* Spatial reasoning dataset excerpts:
>>>>>

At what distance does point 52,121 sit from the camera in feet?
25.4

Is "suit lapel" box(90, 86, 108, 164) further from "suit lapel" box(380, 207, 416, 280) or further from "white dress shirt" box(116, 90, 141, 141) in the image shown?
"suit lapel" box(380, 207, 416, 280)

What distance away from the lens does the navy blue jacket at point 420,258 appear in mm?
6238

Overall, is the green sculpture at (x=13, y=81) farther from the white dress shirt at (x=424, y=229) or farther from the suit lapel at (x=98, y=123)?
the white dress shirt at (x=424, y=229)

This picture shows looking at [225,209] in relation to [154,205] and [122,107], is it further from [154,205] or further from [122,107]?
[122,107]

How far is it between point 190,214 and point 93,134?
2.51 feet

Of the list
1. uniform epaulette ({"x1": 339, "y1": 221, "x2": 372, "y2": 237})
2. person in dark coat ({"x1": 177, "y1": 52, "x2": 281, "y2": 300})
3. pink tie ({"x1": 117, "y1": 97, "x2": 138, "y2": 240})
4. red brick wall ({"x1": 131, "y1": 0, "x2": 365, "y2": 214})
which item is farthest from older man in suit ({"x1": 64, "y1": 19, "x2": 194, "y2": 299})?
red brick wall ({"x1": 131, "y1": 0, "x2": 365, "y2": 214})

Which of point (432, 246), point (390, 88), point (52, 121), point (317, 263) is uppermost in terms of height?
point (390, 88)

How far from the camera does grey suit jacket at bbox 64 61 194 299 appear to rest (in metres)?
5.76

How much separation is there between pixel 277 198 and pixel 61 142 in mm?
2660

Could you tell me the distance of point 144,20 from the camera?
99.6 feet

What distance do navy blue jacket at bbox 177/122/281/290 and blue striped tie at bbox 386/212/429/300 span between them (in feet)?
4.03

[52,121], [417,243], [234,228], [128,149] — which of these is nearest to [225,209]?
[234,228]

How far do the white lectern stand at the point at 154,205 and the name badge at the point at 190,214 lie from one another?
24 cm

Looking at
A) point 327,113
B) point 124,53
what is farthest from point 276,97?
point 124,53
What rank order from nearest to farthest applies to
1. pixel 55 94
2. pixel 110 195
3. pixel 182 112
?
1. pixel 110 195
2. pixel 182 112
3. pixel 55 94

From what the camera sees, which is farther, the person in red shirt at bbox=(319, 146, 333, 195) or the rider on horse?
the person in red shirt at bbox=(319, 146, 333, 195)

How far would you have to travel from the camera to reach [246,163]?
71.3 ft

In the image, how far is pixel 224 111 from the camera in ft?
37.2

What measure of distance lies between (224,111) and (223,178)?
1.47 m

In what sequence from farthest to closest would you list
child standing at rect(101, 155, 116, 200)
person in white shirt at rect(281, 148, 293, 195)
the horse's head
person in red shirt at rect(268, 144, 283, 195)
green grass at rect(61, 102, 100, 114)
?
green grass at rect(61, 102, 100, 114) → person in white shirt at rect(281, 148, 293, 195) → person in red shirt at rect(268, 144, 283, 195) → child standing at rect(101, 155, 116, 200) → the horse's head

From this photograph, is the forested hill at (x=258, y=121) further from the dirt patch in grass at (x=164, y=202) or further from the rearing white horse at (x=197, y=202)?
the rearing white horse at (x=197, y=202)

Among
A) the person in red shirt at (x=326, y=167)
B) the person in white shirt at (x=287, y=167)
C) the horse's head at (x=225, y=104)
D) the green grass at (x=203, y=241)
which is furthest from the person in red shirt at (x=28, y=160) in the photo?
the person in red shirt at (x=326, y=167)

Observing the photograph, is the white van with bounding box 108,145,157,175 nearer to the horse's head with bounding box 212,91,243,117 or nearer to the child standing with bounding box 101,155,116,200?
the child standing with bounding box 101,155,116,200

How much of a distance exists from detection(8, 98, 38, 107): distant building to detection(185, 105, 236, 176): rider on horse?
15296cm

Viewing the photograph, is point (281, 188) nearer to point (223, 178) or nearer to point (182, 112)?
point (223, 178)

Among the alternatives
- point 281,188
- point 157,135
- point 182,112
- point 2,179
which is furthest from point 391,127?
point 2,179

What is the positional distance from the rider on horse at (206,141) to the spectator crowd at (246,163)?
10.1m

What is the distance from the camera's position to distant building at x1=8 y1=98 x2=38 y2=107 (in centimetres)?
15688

<<<<<

* Aim of the exercise: Return the entries above exactly, each one complete.

* Task result:
At what distance does point 52,121 sit from the camera in feet?
25.4

Is "suit lapel" box(90, 86, 108, 164) further from "suit lapel" box(380, 207, 416, 280) or further from "white dress shirt" box(116, 90, 141, 141) in the image shown?
"suit lapel" box(380, 207, 416, 280)

What distance away from the lens does the navy blue jacket at point 420,258 appear in mm?
6238

Overall, is the green sculpture at (x=13, y=81) farther from the white dress shirt at (x=424, y=229) or farther from the suit lapel at (x=98, y=123)?
the white dress shirt at (x=424, y=229)

This picture shows looking at [225,209] in relation to [154,205] and [122,107], is it further from [154,205] or further from [122,107]?
[122,107]

How far is it between point 190,214 and point 93,134?
2.51 feet

Of the list
1. uniform epaulette ({"x1": 339, "y1": 221, "x2": 372, "y2": 237})
2. person in dark coat ({"x1": 177, "y1": 52, "x2": 281, "y2": 300})
3. pink tie ({"x1": 117, "y1": 97, "x2": 138, "y2": 240})
4. red brick wall ({"x1": 131, "y1": 0, "x2": 365, "y2": 214})
which item is farthest from older man in suit ({"x1": 64, "y1": 19, "x2": 194, "y2": 299})?
red brick wall ({"x1": 131, "y1": 0, "x2": 365, "y2": 214})

Which of point (432, 246), point (390, 88), point (52, 121), point (317, 263) is uppermost in terms of height?
point (390, 88)

How far from the camera does grey suit jacket at bbox 64 61 194 299 appear to rest (in metres)?
5.76

How much separation is there between pixel 277 198 and pixel 61 142 in mm?
2660

Could you tell me the distance of point 144,20 from the camera?
99.6 feet

What distance do navy blue jacket at bbox 177/122/281/290 and blue striped tie at bbox 386/212/429/300 span between them (in feet)?
4.03

[52,121], [417,243], [234,228], [128,149] — which of these is nearest to [225,209]?
[234,228]

How far do the white lectern stand at the point at 154,205 and the name badge at the point at 190,214 lie from one another?
24 cm

Looking at
A) point 327,113
B) point 124,53
what is farthest from point 276,97?
point 124,53
What rank order from nearest to farthest applies to
1. pixel 55 94
2. pixel 110 195
3. pixel 182 112
?
1. pixel 110 195
2. pixel 182 112
3. pixel 55 94

From what the camera sees, which is farther, the person in red shirt at bbox=(319, 146, 333, 195) or the rider on horse?
the person in red shirt at bbox=(319, 146, 333, 195)

How far would you have to travel from the camera to reach [246,163]?
71.3 ft

In the image, how far is pixel 224 111 from the camera in ft?
37.2

What measure of distance lies between (224,111) and (223,178)?
1.47 m

In what sequence from farthest to closest would you list
child standing at rect(101, 155, 116, 200)
person in white shirt at rect(281, 148, 293, 195)
the horse's head
person in red shirt at rect(268, 144, 283, 195)
green grass at rect(61, 102, 100, 114)
?
green grass at rect(61, 102, 100, 114) → person in white shirt at rect(281, 148, 293, 195) → person in red shirt at rect(268, 144, 283, 195) → child standing at rect(101, 155, 116, 200) → the horse's head

From this photograph, is the forested hill at (x=258, y=121) further from the dirt patch in grass at (x=164, y=202) or further from the rearing white horse at (x=197, y=202)?
the rearing white horse at (x=197, y=202)

Among
A) the person in red shirt at (x=326, y=167)
B) the person in white shirt at (x=287, y=167)
C) the horse's head at (x=225, y=104)
D) the green grass at (x=203, y=241)
which is furthest from the person in red shirt at (x=28, y=160) in the photo?
the person in red shirt at (x=326, y=167)

Observing the photograph, is the white van with bounding box 108,145,157,175 nearer to the horse's head with bounding box 212,91,243,117 or nearer to the child standing with bounding box 101,155,116,200?
the child standing with bounding box 101,155,116,200

How much of a distance exists from detection(8, 98, 38, 107): distant building to detection(185, 105, 236, 176): rider on horse?
15296cm

Viewing the photograph, is point (281, 188) nearer to point (223, 178) or nearer to point (182, 112)?
point (223, 178)

Among the alternatives
- point 281,188
- point 157,135
- point 182,112
- point 2,179
which is furthest from point 391,127?
point 2,179

What is the positional distance from the rider on horse at (206,141) to the spectator crowd at (246,163)?
10.1m

What is the distance from the camera's position to distant building at x1=8 y1=98 x2=38 y2=107 (in centimetres)?
15688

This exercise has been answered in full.